In the conversation about menstruation below, what forms has the movie Carrie been remade into? List every one that it names.

• Exercise text:
-- Opening Marker --
I think it's safe to say that Carrie is probably the first movie that ever actually showed a girl with menstrual blood. Now, of course, we know it's a special effect. It's not real blood, but in the shower, there she is, the opening scene of the movie. She's in the shower, we see blood on the floor of the shower, we see blood on her hand as she reaches to touch herself. That's amazing, that menstrual blood would make a prominent appearance in a movie. And in fact, she rushes to grasp the gym teacher, who comes in her white tennis shorts, and she gets menstrual blood on her skirt.
And then, when they take her to the assistant principal's office because she's freaked out, the principal sees her walking around the gym teacher with this bloodstain, and he's freaked out. And he doesn't know how to talk to the girl because it's something he's never had to deal with. The gym teacher is quite calm, "Yeah, she got her first period, and she doesn't know anything," and he's freaked out. I mean, this movie had some incredible impact. It's been remade a number of times into a musical, into a Broadway play, into an off-Broadway play and into several sequels.
Yeah, you even call Carrie Hollywood's cinematic Menarche or Hollywood's menstrual coming of age, which I found to be a fascinating concept. It's just so interesting that that happened because of a man. We have our coming of age with Stephen King. Okay, so now I know that there was a menstrual transaction that had a huge impact on you and your research, that had to do with Prince Charles. I really loved reading about this one because I was only 10 when it happened, and I think I just completely missed it. But basically, in 1993 a rumour emerged about Prince Charles saying he wanted to be a tampon, so he could live inside his girlfriend Camilla. The whole thing sounded pretty wild. Can you tell us about this transaction, David?
It's one of the very first things that prompted me to start getting curious about how men and women actually do deal with menstruation in their lives. This is also the first example of the Murdoch news company using phone hacking to make a big news story. This is even before Internet hacking. They hack this private phone call between Camilla and Charles, where they were doing a little middle-aged phone sex, they were horny, there were a couple of horny, middle-aged adults who hadn't been together for a while, so they missed each other. And the actual transcript is fascinating. They're talking away and about how much they miss each other. And Camilla says, "Oh, I just want you inside me. I just want you inside me." And he says, "Oh? Maybe I could come back to live in your trousers." She says, "Oh? You want to be my knickers?" "Knickers" is British talk for "Panties." And he says, "No, with my luck, God forbid, I'd be a Tampax doomed to swirl around in the bowl until the next one comes along."
And she says, "Oh darling, maybe you could come back as a box." He says, "A box of what?" She says, "A box of Tampax, then you could come and go." It's a hilariously weird story. The story became huge. When this first occurred, this Charles and Camilla story, they weren't allowed to publish it in England because you can't publish stories, it's against the law to publish stories that defame or belittle the royal family.
-- Closing Marker --
• Source material:
-- Opening Marker --
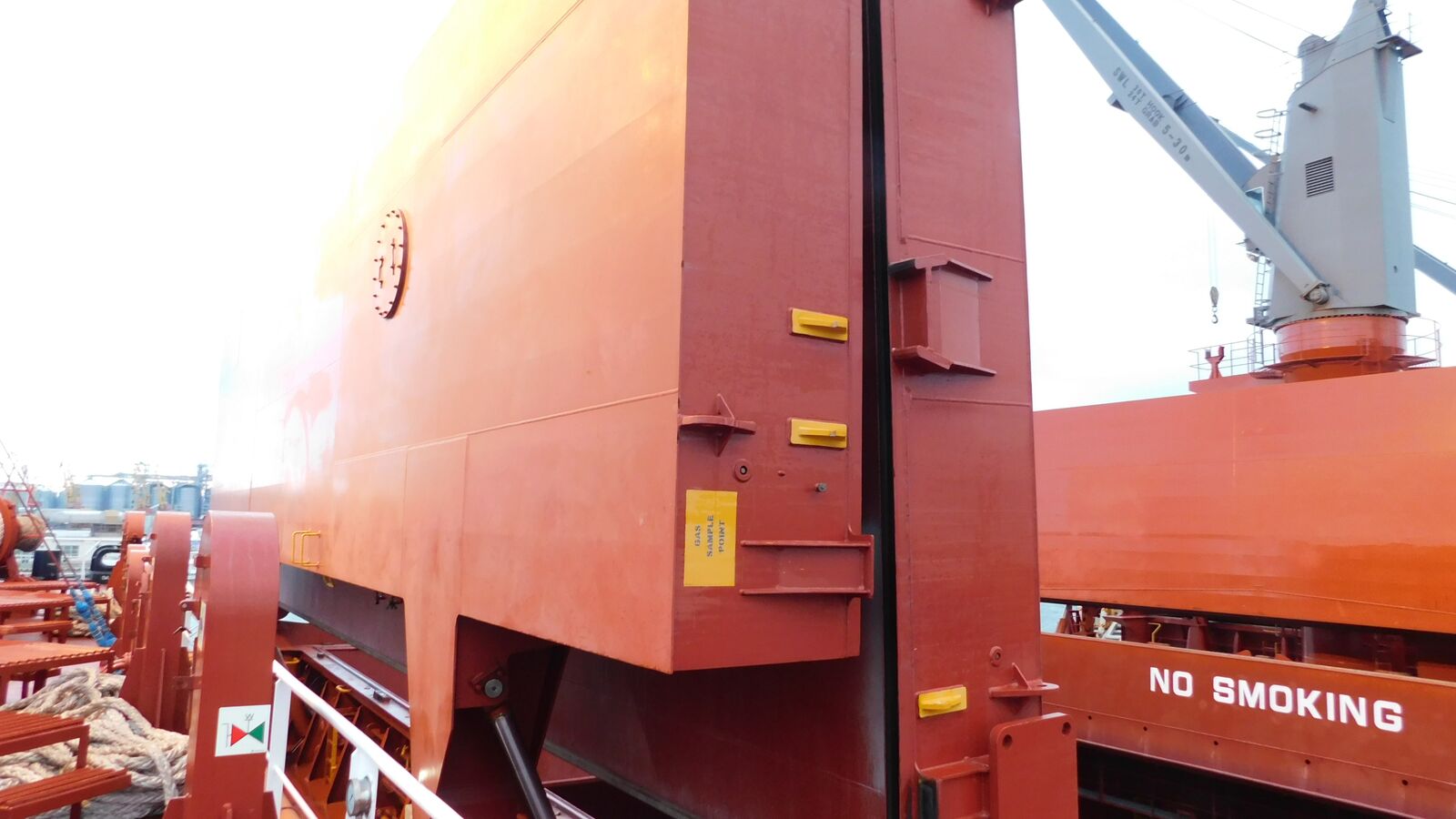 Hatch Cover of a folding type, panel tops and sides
-- Closing Marker --
-- Opening Marker --
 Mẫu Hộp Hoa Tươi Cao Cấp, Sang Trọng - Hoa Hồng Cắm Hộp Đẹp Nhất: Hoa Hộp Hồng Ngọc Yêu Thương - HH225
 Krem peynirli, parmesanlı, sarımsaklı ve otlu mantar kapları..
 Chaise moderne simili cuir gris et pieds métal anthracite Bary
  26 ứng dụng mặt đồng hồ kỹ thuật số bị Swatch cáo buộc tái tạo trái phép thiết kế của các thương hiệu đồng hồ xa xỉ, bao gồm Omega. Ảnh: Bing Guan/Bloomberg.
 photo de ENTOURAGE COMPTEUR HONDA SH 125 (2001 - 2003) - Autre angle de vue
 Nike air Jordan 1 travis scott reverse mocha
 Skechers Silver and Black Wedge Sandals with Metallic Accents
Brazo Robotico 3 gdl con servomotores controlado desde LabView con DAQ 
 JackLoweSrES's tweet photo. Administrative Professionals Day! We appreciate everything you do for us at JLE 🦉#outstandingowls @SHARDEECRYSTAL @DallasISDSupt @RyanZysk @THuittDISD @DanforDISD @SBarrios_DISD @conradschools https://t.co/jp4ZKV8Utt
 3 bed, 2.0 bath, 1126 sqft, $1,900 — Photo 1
-- Closing Marker --
• Final answer:
- a musical
- a Broadway play
- an off-Broadway play
- several sequels